## Goals
1. Name every class declared in the code of the Java synchronization thread below.
2. Write the next part of the Java synchronization thread below, picking up after its final sentence.
--- begin Document ---
I am trying to understand synchronization in JAVA. I have written a small program.
class A implements Runnable {
public void run() {
Random r = new Random();
int i = r.nextInt(10);
if(i<5){
print();
}else{
display();
}
}
public synchronized void display()
{
System.out.println("display");
print(); // Line no: 19
}
public synchronized void print()
{
System.out.println("print");
}
}
public class Test {
public static void main(String argv[]) throws Exception {
A a = new A();
Thread t = new Thread(a, "A");
Thread t1 = new Thread(a, "B");
t.start();
t1.start();
}
}
Consider 1st case: I have put a debug point on the 1st line inside print method.
Now when thread A starts running and number randomly generated number 1.
It will call print method and as I have debug point on its first line. It will wait for me to resume.
Now during that time, thread B starts running and number randomly generated number 8.
It should call display method but I see the execution doesn't go inside the display method. It will go inside only after I have make sure that thread A has finished execution.
Shouldn't thread B should go inside display method and wait on the line no 19.
Can two thread generated by same object cannot execute 2 different synchronized method?
Please explain.
To enter a synchronized method of an object, the thread must acquire the intrinsic lock associated with that object. The lock is bound to the object. Each method doesn't have its own lock.
Since thread A is inside a synchronized method of your Runnable, the other thread must wait for the lock to be released before being able to enter a synchronized method, whether the method is the same or not.
Related
Why I'm not able to achieve Synchronization on this below piece of program:
class P
{
synchronized void pp(String s)
{
System.out.println (s);
}
}
class threadA extends Thread
{
P ob;
String s;
threadA (P ob, String s)
{
this.ob = ob;
this.s = s;
}
public void run ()
{
for (int i=1;i<=5;++i)
{
ob.pp (s);
try
{
Thread.sleep (1000);
}
catch (Exception e) {}
}
}
}
class gain
{
public static void main(String[] args) {
P ob = new P ();
threadA a = new threadA (ob,"Hello User");
threadA b = new threadA (ob,"Bye User");
a.start();
b.start();
}
}
OP:
Hello User
Bye User
Hello User
Bye User
Bye User
...
I want OP in the form of:
Hello User
Hello User
Hello User..
Bye User
Bye User
Bye User..
or my concept of synchronization is wrong?
You cannot do such synchronization from P class. What happens now is that any calls to pp() is blocked if another thread is currently executing the method. As long as the method ends (which is quick if you are just going to print things to the console), the next thread would be allowed to enter the method.
What you are trying to achieve is not possible, unless both the threads are aware of each other and communicate with each other. In other words, when the first thread finishes what it needs to do, it should explicitly inform the second thread to start. This is effectively executing sequentially, instead of parallelly.
Update
You wanted to visualize what is happening so I'll do it here.
You created 2 threads.
You start the first thread.
The first thread starts to run, while some time later the second starts to run as well.
When your first thread runs, it goes to the for loop. Then it calls P.pp().
When P.pp() is called from first thread, it locks the P object.
Since the method is so short, it is going to exit very quickly.
When the method exits, it releases the lock on P.
If your second thread reaches the synchronize block before the first thread exits, it will wait (blocked).
--- end Document ---
--- begin Data shown ---
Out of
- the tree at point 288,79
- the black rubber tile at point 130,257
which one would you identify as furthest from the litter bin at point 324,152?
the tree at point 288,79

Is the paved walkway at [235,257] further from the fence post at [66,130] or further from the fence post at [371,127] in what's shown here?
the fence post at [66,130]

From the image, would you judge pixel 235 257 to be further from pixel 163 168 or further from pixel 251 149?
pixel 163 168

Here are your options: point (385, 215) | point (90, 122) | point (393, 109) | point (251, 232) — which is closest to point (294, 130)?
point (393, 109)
--- end Data shown ---
## Answers to the tasks
1. A, Test, P, threadA, gain

2.
When the first thread exits, the second thread enters as the first thread releases the lock.
The first thread returns to the loop and try to call P.pp() again.
This will continue, depending on which thread is faster, the order of execution would be different.
Synchronized keyword means that two threads on that code block have to respect the order they tried to access that block code. It doesn't mean that the execution flow is serialized.
To have what you want try to put the for inside the synchronized block...
You should try something like this
class P
{
void pp(String s)
{
System.out.println (s);
}
}
class threadA extends Thread
{
P ob;
String s;
threadA (P ob, String s)
{
this.ob = ob;
this.s = s;
}
public void run ()
{
for (int i=1;i<=5;++i)
{
synchronized(ob)
{
ob.pp (s);
try
{
Thread.sleep (10);
}
catch (Exception e) {}
}
}
}
}
public class gain
{
public static void main(String[] args) {
P ob = new P ();
threadA a = new threadA (ob,"Hello User");
threadA b = new threadA (ob,"Bye User");
a.start();
b.start();
}
}
i.e while sleeping keep thread synchronized so that you get required output or else you are not sure which thread might come up first after sleep. See this
can u explain me the flow of control of my program?
"Hello" starts and run through the loop until it reaches the synchronized method
"Bye" does the same.
"Hello" is the first to acquire the lock.
"Bye" blocks waiting for the lock.
"Hello" executes the method and releases the lock.
"Bye" can now acquire the lock and "Hello" has released it
"Bye" can now execute the method, and releases the lock as "Hello" did.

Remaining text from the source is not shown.